--- START ---

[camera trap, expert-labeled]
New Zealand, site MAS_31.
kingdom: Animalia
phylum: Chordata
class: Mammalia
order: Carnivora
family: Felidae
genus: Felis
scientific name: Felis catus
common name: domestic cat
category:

--- END ---

Word for word, restate the lines from the one holding "class: Mammalia" to the last line of the records.

Solution to this exercise |
class: Mammalia
order: Carnivora
family: Felidae
genus: Felis
scientific name: Felis catus
common name: domestic cat
category:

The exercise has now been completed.